::: PROVIDED RECORDS :::

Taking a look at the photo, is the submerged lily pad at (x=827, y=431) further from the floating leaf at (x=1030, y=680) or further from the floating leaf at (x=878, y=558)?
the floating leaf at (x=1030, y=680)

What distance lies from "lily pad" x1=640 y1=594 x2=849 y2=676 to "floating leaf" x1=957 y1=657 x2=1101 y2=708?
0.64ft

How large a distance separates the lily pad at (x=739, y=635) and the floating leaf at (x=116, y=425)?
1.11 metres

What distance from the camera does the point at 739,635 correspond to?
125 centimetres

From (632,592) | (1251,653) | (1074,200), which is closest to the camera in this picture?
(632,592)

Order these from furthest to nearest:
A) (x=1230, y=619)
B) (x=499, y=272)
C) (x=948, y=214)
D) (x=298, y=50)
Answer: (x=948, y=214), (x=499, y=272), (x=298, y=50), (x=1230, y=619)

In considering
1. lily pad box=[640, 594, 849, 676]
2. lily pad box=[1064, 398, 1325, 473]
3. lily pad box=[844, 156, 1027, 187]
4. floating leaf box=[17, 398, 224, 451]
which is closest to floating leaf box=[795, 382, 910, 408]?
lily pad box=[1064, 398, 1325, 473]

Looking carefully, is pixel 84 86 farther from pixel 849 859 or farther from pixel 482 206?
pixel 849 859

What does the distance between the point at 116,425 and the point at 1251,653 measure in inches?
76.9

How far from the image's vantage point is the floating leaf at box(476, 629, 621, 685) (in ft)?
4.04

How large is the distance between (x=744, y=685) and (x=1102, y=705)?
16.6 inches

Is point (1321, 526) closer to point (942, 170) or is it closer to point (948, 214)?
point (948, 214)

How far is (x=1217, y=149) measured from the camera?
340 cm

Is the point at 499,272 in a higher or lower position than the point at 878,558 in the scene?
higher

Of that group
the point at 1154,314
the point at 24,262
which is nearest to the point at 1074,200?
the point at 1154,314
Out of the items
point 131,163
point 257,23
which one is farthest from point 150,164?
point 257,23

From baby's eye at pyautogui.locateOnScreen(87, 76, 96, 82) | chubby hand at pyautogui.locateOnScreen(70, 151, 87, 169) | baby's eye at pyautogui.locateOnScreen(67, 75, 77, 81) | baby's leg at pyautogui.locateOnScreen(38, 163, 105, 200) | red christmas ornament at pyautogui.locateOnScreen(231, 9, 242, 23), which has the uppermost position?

:::

EXERCISE: Give all the records again. Match them exactly.

REPLY:
Taking a look at the photo, is the submerged lily pad at (x=827, y=431) further from the floating leaf at (x=1030, y=680) or further from the floating leaf at (x=878, y=558)?
the floating leaf at (x=1030, y=680)

What distance lies from "lily pad" x1=640 y1=594 x2=849 y2=676 to "floating leaf" x1=957 y1=657 x2=1101 y2=708?
0.64ft

How large a distance separates the lily pad at (x=739, y=635) and the floating leaf at (x=116, y=425)?
1.11 metres

What distance from the camera does the point at 739,635 correspond to?
125 centimetres

From (632,592) | (1251,653) | (1074,200), which is closest to the camera in this picture?
(632,592)

Order these from furthest to nearest:
A) (x=1230, y=619)
B) (x=499, y=272)
C) (x=948, y=214)
D) (x=298, y=50)
Answer: (x=948, y=214), (x=499, y=272), (x=298, y=50), (x=1230, y=619)

In considering
1. lily pad box=[640, 594, 849, 676]
2. lily pad box=[1064, 398, 1325, 473]
3. lily pad box=[844, 156, 1027, 187]
4. floating leaf box=[17, 398, 224, 451]
which is closest to floating leaf box=[795, 382, 910, 408]?
lily pad box=[1064, 398, 1325, 473]

Looking carefully, is pixel 84 86 farther from pixel 849 859 or farther from pixel 482 206?
pixel 849 859

What does the distance between the point at 116,425 and the point at 1251,653 measure in inches?
76.9

How far from the image's vantage point is the floating leaf at box(476, 629, 621, 685) (in ft)?
4.04

How large is the distance between (x=744, y=685) and (x=1102, y=705)?
16.6 inches

Is point (1321, 526) closer to point (942, 170) or is it closer to point (948, 214)?
point (948, 214)

How far is (x=1217, y=149) measured from the camera?
340 cm

Is the point at 499,272 in a higher or lower position than the point at 878,558 in the scene?
higher

Of that group
the point at 1154,314
the point at 24,262
which is nearest to the point at 1074,200?
the point at 1154,314
Out of the items
point 131,163
point 257,23
which one is farthest from point 150,164?
point 257,23

From baby's eye at pyautogui.locateOnScreen(87, 76, 96, 82) | chubby hand at pyautogui.locateOnScreen(70, 151, 87, 169) | baby's eye at pyautogui.locateOnScreen(67, 75, 77, 81) | baby's leg at pyautogui.locateOnScreen(38, 163, 105, 200) | red christmas ornament at pyautogui.locateOnScreen(231, 9, 242, 23), which has the uppermost position?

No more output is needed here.